Hall effect sensor

Figure 1: a wheel containing two magnets passing by a Hall effect sensor. The voltage from the sensor peaks twice for each revolution. This arrangement is used to measure and regulate the speed of rotating objects, including disk drives.

A Hall effect sensor (also known as a Hall sensor or Hall probe) is any sensor incorporating one or more Hall elements, each of which produces a voltage proportional to one axial component of the magnetic field vector B using the Hall effect (named for physicist Edwin Hall).

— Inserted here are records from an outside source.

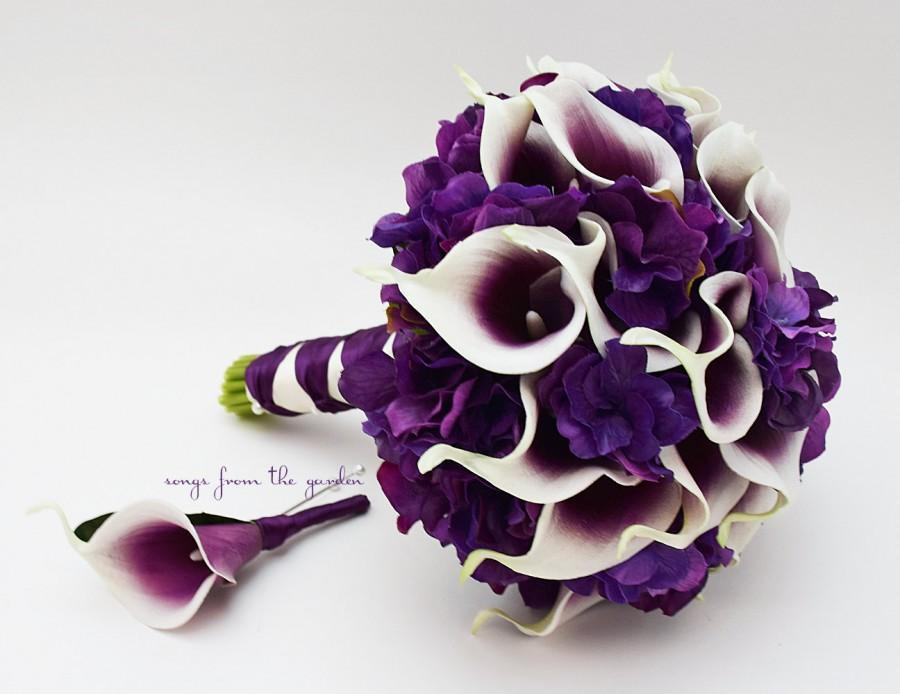 Mariage - Real Touch Picasso Calla Lily Purple Hydrangea Bridal Bouquet Groom's Boutonniere in Plum Purple White - Purple Real Touch Wedding Bouquet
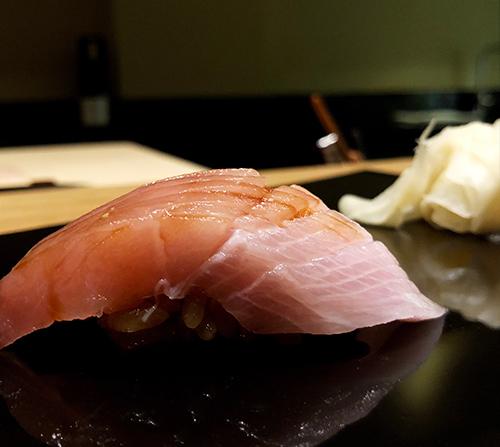 https://robert-parker-content-prod.s3.amazonaws.com/media/image/2018/01/22/715cdb095e7149bfbeb26ce2b7586057_hamachi_hg_kiro_sushi.jpg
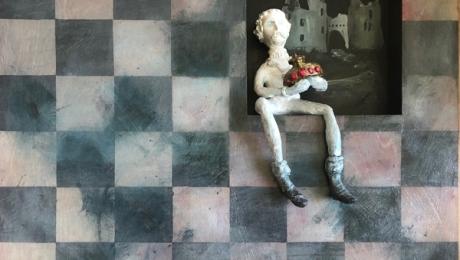 © Suzanne Therrien, Et après... , acrylique sur bois et argile de papier, 24 x 24 po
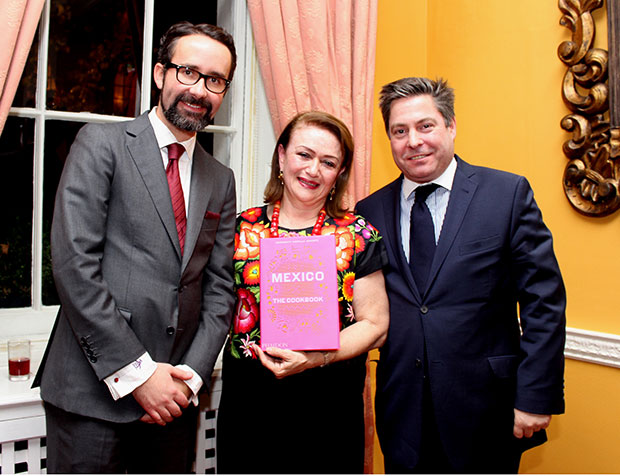From left Mexican ambassador Diego GomezPickering, Margarita and Phaidon MD James Booth-Clibborn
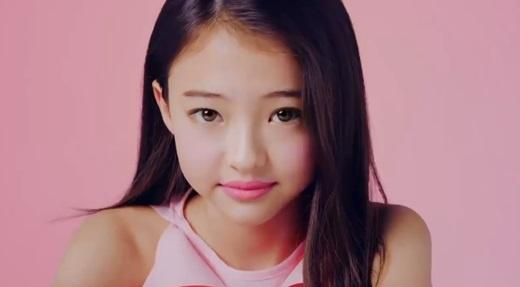 3 People Who Have Been Said To Look Like BLACKPINK's ...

Hall sensors are used for proximity sensing, positioning, speed detection, and current sensing applications[1] and are common in industrial and consumer applications. Hundreds of millions of Hall sensor integrated circuits (ICs) are sold each year[2] by ~50 manufacturers, with the global market around a billion dollars.[3]

  1. ^ Ramsden, Edward (2006). Hall-effect sensors: theory and applications (2, illustrated ed.). Elsevier. ISBN 978-0-7506-7934-3.
  2. ^ "How the Hall Effect Still Reverberates - IEEE Spectrum". spectrum.ieee.org. Retrieved 2023-12-28.
  3. ^ "Global Industry Analysts: Global Hall-Effect Current Sensors Market to Reach $1.3 Billion by 2026". www.prnewswire.com. 2021-07-01. Retrieved 2023-12-28.